§ 任务目标
请把下列各行中的"рынок"全部换成"базар"，其余内容一字不改，重新写出所有行。输出时省略图片。

抓取的图片说明数据

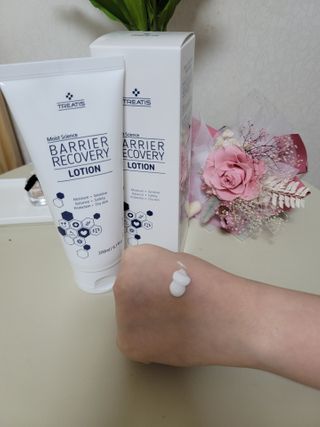 까칠갱이님이 올린 리뷰 사진 1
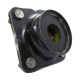 Полиуретановая опора переднего амортизатора Mazda Cx-7 2006-2012 HARDNESS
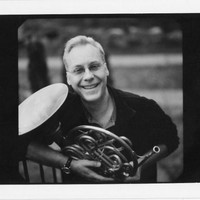 Tom Varner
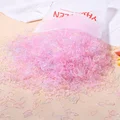 6-1000pcs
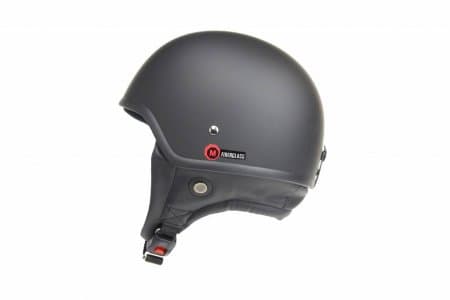 REDBIKE RB-450 JET KASK 4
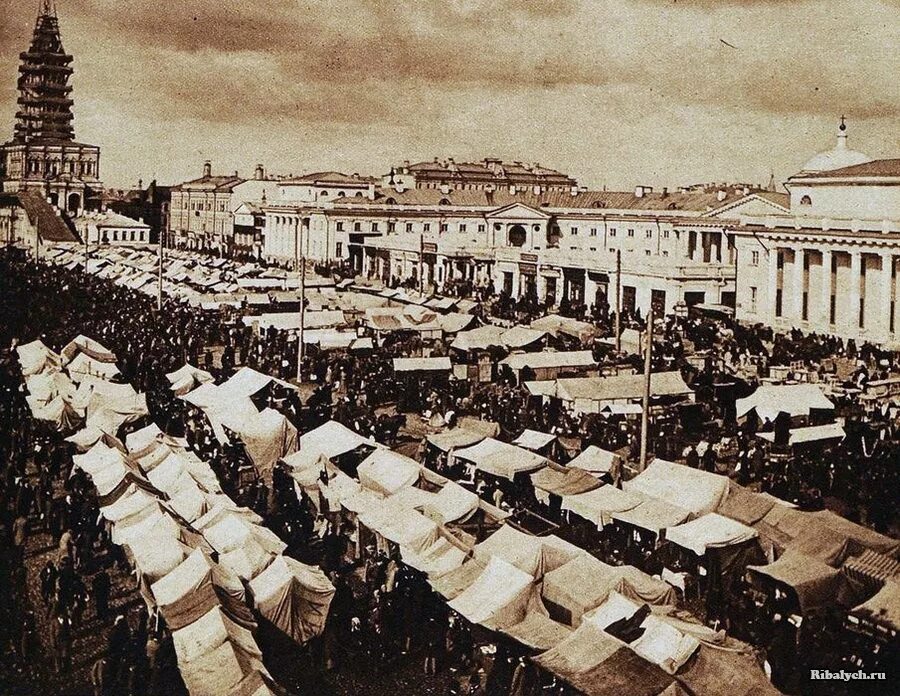 Сухаревский рынок в Москве 1920-е. Сухаревский рынок в Москве 19 век. Сухаревка 19 век. Хитровка 19 век. Москва рынок ретро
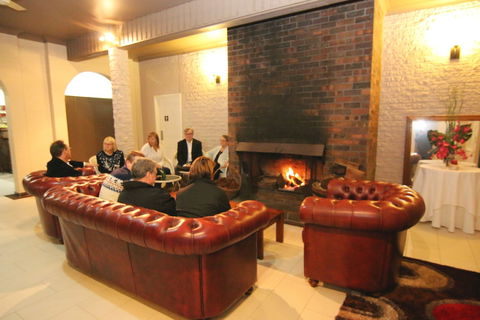 Ananda Wellness Retreat - Tourism Caloundra 2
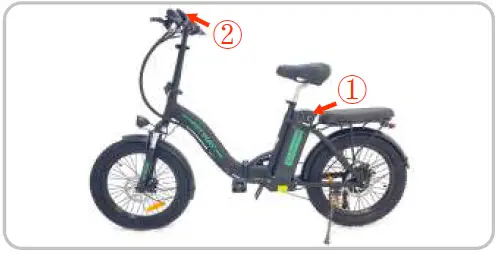 HITWAY-BK6-Electric-Bike-fig-13
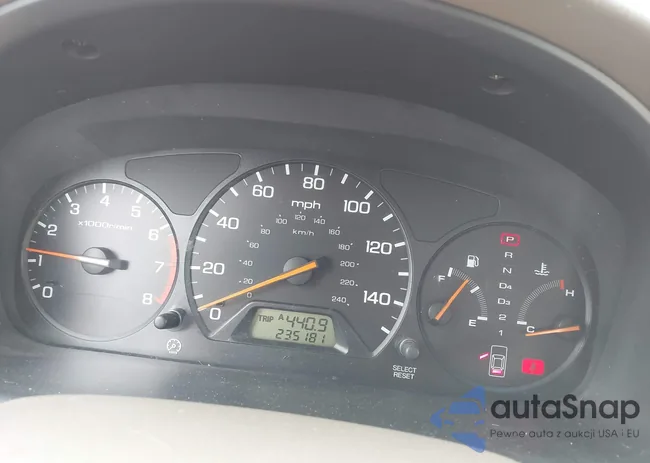 1HGCG56442A065111: 43205785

§ 本题输出
 까칠갱이님이 올린 리뷰 사진 1
 Полиуретановая опора переднего амортизатора Mazda Cx-7 2006-2012 HARDNESS
 Tom Varner
 6-1000pcs
 REDBIKE RB-450 JET KASK 4
 Сухаревский базар в Москве 1920-е. Сухаревский базар в Москве 19 век. Сухаревка 19 век. Хитровка 19 век. Москва базар ретро
 Ananda Wellness Retreat - Tourism Caloundra 2
 HITWAY-BK6-Electric-Bike-fig-13
 1HGCG56442A065111: 43205785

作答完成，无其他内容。